Murderer of Birmingham taxi driver Mohammed Arshad jailed for 30 years


Andrew Bayliss

A debt-ridden robber from Birmingham who stabbed a taxi driver through the skull in a frenzied knife attack has been jailed for at least 30 years after being found guilty of murder.

Jurors at Worcester Crown Court took about four hours to unanimously convict Andrew Bayliss after hearing that he compiled a journal confessing that he was "swimming in guilt" in the months after killing Mohammed Arshad in a Worcestershire road next to the Birmingham City training ground near Hopwood.

Bayliss, of Ratcliffe Avenue, Kings Norton, had denied murder, claiming that a childhood friend he met in a park was responsible for the killing.

Mohammed Arshad

But CCTV images and forensic evidence presented to the court, which included bloody palm-prints found on the victim's vehicle, proved that Bayliss had carried out the stabbing.

The warehouse worker's journal - in which he even wrote that he deserved to be caught - was found under his mattress when he was arrested in November 2009 following an appeal on the BBC's Crimewatch programme.

Mr Arshad, a father of three whose wife was expecting their fourth child, died in hospital a day after suffering 14 separate knife wounds on July 22, 2009.

Jailing Bayliss for life and ordering him to serve at least 30 years before being considered for parole, Judge Alistair McCreath said the killing had devastated the victim's family.

The judge told the defendant: "In July of 2009 you were in desperate financial trouble - you were in substantial debt, living beyond your means in part because of your drug abuse and in part because of other extravagances in your life.

"You and, I am satisfied, you alone hit on a plan to relieve the financial pressure on you by robbing a taxi driver."

Judge McCreath, the Recorder of Worcester, said the "terrible incident" had culminated in Bayliss stabbing Mr Arshad repeatedly, inflicting six injuries to his head alone.

"This was an attack of considerable intensity, brutal and savage," the judge told Bayliss. "Your intent as you carried it out cannot have been less than to kill."

Mr Arshad, 36, from Birmingham, was left to die in a ditch beside Wast Hills Lane, near Hopwood, as Bayliss sped away in his taxi.

In his self-incriminating journal, apparently written for friends to read after his arrest, father-of-one Bayliss did not mention the man he later blamed for the killing.

In the notebook, Bayliss wrote that he "could not imagine being jailed until I am an old man" and that he "would rather die than spend life in prison".

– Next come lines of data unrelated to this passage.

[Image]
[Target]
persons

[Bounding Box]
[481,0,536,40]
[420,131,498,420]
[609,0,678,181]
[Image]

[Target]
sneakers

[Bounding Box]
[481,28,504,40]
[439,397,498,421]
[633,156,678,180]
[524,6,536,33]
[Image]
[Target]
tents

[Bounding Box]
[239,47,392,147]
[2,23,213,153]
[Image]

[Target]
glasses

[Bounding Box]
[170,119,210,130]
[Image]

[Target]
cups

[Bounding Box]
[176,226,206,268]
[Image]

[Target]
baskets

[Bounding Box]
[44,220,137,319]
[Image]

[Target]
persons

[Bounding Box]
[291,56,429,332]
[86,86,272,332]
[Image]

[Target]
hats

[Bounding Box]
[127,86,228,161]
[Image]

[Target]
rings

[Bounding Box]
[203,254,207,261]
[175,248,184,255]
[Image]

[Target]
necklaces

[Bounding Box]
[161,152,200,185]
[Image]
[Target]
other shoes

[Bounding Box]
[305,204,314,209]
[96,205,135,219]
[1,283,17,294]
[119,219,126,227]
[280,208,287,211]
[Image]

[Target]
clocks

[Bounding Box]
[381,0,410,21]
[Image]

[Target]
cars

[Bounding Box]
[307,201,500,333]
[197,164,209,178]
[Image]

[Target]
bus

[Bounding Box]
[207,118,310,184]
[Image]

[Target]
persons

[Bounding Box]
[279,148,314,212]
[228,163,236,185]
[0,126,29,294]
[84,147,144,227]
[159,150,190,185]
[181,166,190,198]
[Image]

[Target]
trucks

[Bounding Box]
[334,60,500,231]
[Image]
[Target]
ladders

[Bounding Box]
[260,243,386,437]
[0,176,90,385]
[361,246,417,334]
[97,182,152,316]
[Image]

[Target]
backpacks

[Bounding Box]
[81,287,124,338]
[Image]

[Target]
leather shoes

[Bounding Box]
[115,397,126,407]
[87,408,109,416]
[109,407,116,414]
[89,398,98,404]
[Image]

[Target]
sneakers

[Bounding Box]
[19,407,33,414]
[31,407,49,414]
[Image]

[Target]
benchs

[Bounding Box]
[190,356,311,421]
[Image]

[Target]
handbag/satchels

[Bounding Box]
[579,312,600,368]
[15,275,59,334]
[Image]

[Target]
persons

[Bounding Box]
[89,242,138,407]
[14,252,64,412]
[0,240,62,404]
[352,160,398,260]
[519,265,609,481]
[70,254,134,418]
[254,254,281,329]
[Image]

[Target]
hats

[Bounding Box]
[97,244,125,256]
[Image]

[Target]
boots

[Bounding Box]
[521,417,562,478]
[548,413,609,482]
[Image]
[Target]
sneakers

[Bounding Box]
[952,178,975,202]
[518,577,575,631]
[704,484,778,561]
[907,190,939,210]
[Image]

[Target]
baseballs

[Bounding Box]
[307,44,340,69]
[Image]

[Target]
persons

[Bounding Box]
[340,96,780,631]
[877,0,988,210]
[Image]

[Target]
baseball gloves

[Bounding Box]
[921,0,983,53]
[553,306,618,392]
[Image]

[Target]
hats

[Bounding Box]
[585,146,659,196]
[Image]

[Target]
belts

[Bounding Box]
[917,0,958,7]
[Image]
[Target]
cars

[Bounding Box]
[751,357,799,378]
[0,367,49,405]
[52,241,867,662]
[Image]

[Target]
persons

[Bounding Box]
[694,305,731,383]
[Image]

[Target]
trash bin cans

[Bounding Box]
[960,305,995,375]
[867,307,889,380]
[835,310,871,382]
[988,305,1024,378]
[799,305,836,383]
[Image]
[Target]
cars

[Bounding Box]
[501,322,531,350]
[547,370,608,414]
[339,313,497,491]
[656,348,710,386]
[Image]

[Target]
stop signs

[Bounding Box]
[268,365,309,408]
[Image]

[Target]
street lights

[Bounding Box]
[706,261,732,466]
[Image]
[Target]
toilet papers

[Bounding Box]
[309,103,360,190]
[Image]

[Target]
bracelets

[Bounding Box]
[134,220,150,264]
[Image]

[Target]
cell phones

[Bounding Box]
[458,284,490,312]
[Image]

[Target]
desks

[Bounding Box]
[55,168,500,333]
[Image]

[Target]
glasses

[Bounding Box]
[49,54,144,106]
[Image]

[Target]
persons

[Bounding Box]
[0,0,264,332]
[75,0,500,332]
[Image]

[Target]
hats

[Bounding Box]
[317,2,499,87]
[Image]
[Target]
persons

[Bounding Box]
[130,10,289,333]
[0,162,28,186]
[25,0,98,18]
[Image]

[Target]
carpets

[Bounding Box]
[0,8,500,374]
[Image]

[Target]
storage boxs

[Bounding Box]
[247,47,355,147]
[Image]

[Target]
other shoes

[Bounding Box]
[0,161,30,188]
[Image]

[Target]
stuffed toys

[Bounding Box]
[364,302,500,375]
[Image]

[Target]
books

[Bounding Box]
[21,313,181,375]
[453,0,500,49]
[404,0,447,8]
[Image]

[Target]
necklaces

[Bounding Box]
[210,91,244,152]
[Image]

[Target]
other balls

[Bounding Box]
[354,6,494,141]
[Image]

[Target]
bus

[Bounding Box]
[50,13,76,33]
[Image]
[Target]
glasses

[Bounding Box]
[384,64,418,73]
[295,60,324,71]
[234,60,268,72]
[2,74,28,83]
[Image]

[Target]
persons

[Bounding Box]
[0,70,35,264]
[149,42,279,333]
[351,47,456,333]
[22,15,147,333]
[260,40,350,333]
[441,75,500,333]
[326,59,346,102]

Other excerpts from the notebook, described by the prosecution as the intense, personal, agonised thoughts of a man wracked with guilt, read: "I know I deserve to be caught but instincts are telling me to run and I am in so deep.

"I have wasted my life and destroyed others. I don't deserve anyone to be at my funeral."

The two-week murder trial also heard that Bayliss was picked up by Mr Arshad from near the gates of Broadmeadow School in Kings Norton on the evening of July 22.